### SOURCE RECORDS

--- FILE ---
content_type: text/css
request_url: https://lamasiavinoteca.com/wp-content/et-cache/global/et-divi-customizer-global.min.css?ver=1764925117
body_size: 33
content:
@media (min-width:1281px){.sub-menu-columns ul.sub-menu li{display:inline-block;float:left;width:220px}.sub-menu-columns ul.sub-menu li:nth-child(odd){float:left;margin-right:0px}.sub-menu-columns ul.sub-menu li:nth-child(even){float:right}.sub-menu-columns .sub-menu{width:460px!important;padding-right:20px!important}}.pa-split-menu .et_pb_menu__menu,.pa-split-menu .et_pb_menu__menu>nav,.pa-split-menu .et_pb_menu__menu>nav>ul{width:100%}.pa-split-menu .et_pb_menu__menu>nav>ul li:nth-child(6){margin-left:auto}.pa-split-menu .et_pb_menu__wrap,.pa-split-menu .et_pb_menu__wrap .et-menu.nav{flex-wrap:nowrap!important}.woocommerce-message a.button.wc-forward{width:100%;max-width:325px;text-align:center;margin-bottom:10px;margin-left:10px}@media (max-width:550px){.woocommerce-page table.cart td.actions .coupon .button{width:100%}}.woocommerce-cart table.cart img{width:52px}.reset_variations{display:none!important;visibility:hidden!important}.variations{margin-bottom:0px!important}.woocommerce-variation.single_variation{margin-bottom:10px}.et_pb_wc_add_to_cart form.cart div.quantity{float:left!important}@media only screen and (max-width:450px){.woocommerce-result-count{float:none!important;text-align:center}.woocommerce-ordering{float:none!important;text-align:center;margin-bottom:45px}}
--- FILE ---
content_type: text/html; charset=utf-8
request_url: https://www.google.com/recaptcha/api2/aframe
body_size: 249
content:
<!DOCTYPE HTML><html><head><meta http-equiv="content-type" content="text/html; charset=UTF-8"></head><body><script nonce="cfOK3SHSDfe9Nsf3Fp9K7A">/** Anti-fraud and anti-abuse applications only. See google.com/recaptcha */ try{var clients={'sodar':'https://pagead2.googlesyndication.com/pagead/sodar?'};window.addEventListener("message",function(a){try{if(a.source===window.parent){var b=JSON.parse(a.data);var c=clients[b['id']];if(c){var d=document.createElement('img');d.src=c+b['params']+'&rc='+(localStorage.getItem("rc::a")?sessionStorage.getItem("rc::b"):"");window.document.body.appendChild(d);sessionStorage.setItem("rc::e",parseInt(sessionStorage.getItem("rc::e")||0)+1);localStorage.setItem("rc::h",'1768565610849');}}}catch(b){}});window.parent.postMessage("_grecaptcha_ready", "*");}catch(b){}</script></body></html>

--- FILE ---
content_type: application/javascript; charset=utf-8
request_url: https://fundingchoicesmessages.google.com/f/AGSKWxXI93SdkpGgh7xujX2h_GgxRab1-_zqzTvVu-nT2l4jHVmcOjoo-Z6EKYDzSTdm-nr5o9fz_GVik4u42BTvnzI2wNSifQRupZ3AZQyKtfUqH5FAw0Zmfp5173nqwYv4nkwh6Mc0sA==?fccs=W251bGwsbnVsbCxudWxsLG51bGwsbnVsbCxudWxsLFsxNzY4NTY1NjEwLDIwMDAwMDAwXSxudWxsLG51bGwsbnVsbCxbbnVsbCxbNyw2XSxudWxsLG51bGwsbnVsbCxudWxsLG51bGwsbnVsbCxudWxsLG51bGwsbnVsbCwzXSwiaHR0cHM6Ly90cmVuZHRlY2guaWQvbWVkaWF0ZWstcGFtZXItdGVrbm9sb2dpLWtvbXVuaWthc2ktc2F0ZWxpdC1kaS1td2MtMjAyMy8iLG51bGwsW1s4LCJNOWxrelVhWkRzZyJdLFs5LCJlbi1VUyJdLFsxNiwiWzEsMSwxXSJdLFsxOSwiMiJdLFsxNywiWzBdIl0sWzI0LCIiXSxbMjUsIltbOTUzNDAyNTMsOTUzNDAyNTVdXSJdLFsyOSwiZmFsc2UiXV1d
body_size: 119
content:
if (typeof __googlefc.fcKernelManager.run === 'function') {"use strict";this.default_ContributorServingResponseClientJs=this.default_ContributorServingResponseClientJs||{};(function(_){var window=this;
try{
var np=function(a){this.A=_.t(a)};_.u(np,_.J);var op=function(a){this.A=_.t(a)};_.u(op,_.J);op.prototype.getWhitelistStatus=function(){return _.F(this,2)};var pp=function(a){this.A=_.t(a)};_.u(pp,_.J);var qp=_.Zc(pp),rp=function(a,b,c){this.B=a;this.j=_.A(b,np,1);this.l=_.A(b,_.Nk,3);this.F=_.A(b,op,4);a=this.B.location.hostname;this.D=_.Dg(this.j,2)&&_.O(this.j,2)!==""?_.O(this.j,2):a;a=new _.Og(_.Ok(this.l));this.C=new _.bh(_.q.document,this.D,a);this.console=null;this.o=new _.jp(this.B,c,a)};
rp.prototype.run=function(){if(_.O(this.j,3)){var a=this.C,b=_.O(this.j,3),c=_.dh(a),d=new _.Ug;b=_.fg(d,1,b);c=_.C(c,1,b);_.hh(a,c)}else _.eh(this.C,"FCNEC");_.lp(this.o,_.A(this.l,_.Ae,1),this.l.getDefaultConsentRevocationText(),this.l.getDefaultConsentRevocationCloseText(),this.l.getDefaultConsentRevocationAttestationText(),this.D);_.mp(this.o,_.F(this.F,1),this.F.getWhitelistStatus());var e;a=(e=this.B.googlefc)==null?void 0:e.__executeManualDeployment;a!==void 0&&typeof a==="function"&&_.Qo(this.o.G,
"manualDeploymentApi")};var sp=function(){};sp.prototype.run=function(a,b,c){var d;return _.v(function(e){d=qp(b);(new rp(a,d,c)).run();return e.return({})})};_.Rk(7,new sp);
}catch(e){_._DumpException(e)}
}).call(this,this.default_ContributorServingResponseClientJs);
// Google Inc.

######

● **EXERCISE GOAL**:
Reproduce every record, making sure each one stays exactly the same.

● **PROBLEM SOLUTION**:
--- FILE ---
content_type: text/css
request_url: https://lamasiavinoteca.com/wp-content/et-cache/global/et-divi-customizer-global.min.css?ver=1764925117
body_size: 33
content:
@media (min-width:1281px){.sub-menu-columns ul.sub-menu li{display:inline-block;float:left;width:220px}.sub-menu-columns ul.sub-menu li:nth-child(odd){float:left;margin-right:0px}.sub-menu-columns ul.sub-menu li:nth-child(even){float:right}.sub-menu-columns .sub-menu{width:460px!important;padding-right:20px!important}}.pa-split-menu .et_pb_menu__menu,.pa-split-menu .et_pb_menu__menu>nav,.pa-split-menu .et_pb_menu__menu>nav>ul{width:100%}.pa-split-menu .et_pb_menu__menu>nav>ul li:nth-child(6){margin-left:auto}.pa-split-menu .et_pb_menu__wrap,.pa-split-menu .et_pb_menu__wrap .et-menu.nav{flex-wrap:nowrap!important}.woocommerce-message a.button.wc-forward{width:100%;max-width:325px;text-align:center;margin-bottom:10px;margin-left:10px}@media (max-width:550px){.woocommerce-page table.cart td.actions .coupon .button{width:100%}}.woocommerce-cart table.cart img{width:52px}.reset_variations{display:none!important;visibility:hidden!important}.variations{margin-bottom:0px!important}.woocommerce-variation.single_variation{margin-bottom:10px}.et_pb_wc_add_to_cart form.cart div.quantity{float:left!important}@media only screen and (max-width:450px){.woocommerce-result-count{float:none!important;text-align:center}.woocommerce-ordering{float:none!important;text-align:center;margin-bottom:45px}}
--- FILE ---
content_type: text/html; charset=utf-8
request_url: https://www.google.com/recaptcha/api2/aframe
body_size: 249
content:
<!DOCTYPE HTML><html><head><meta http-equiv="content-type" content="text/html; charset=UTF-8"></head><body><script nonce="cfOK3SHSDfe9Nsf3Fp9K7A">/** Anti-fraud and anti-abuse applications only. See google.com/recaptcha */ try{var clients={'sodar':'https://pagead2.googlesyndication.com/pagead/sodar?'};window.addEventListener("message",function(a){try{if(a.source===window.parent){var b=JSON.parse(a.data);var c=clients[b['id']];if(c){var d=document.createElement('img');d.src=c+b['params']+'&rc='+(localStorage.getItem("rc::a")?sessionStorage.getItem("rc::b"):"");window.document.body.appendChild(d);sessionStorage.setItem("rc::e",parseInt(sessionStorage.getItem("rc::e")||0)+1);localStorage.setItem("rc::h",'1768565610849');}}}catch(b){}});window.parent.postMessage("_grecaptcha_ready", "*");}catch(b){}</script></body></html>

--- FILE ---
content_type: application/javascript; charset=utf-8
request_url: https://fundingchoicesmessages.google.com/f/AGSKWxXI93SdkpGgh7xujX2h_GgxRab1-_zqzTvVu-nT2l4jHVmcOjoo-Z6EKYDzSTdm-nr5o9fz_GVik4u42BTvnzI2wNSifQRupZ3AZQyKtfUqH5FAw0Zmfp5173nqwYv4nkwh6Mc0sA==?fccs=W251bGwsbnVsbCxudWxsLG51bGwsbnVsbCxudWxsLFsxNzY4NTY1NjEwLDIwMDAwMDAwXSxudWxsLG51bGwsbnVsbCxbbnVsbCxbNyw2XSxudWxsLG51bGwsbnVsbCxudWxsLG51bGwsbnVsbCxudWxsLG51bGwsbnVsbCwzXSwiaHR0cHM6Ly90cmVuZHRlY2guaWQvbWVkaWF0ZWstcGFtZXItdGVrbm9sb2dpLWtvbXVuaWthc2ktc2F0ZWxpdC1kaS1td2MtMjAyMy8iLG51bGwsW1s4LCJNOWxrelVhWkRzZyJdLFs5LCJlbi1VUyJdLFsxNiwiWzEsMSwxXSJdLFsxOSwiMiJdLFsxNywiWzBdIl0sWzI0LCIiXSxbMjUsIltbOTUzNDAyNTMsOTUzNDAyNTVdXSJdLFsyOSwiZmFsc2UiXV1d
body_size: 119
content:
if (typeof __googlefc.fcKernelManager.run === 'function') {"use strict";this.default_ContributorServingResponseClientJs=this.default_ContributorServingResponseClientJs||{};(function(_){var window=this;
try{
var np=function(a){this.A=_.t(a)};_.u(np,_.J);var op=function(a){this.A=_.t(a)};_.u(op,_.J);op.prototype.getWhitelistStatus=function(){return _.F(this,2)};var pp=function(a){this.A=_.t(a)};_.u(pp,_.J);var qp=_.Zc(pp),rp=function(a,b,c){this.B=a;this.j=_.A(b,np,1);this.l=_.A(b,_.Nk,3);this.F=_.A(b,op,4);a=this.B.location.hostname;this.D=_.Dg(this.j,2)&&_.O(this.j,2)!==""?_.O(this.j,2):a;a=new _.Og(_.Ok(this.l));this.C=new _.bh(_.q.document,this.D,a);this.console=null;this.o=new _.jp(this.B,c,a)};
rp.prototype.run=function(){if(_.O(this.j,3)){var a=this.C,b=_.O(this.j,3),c=_.dh(a),d=new _.Ug;b=_.fg(d,1,b);c=_.C(c,1,b);_.hh(a,c)}else _.eh(this.C,"FCNEC");_.lp(this.o,_.A(this.l,_.Ae,1),this.l.getDefaultConsentRevocationText(),this.l.getDefaultConsentRevocationCloseText(),this.l.getDefaultConsentRevocationAttestationText(),this.D);_.mp(this.o,_.F(this.F,1),this.F.getWhitelistStatus());var e;a=(e=this.B.googlefc)==null?void 0:e.__executeManualDeployment;a!==void 0&&typeof a==="function"&&_.Qo(this.o.G,
"manualDeploymentApi")};var sp=function(){};sp.prototype.run=function(a,b,c){var d;return _.v(function(e){d=qp(b);(new rp(a,d,c)).run();return e.return({})})};_.Rk(7,new sp);
}catch(e){_._DumpException(e)}
}).call(this,this.default_ContributorServingResponseClientJs);
// Google Inc.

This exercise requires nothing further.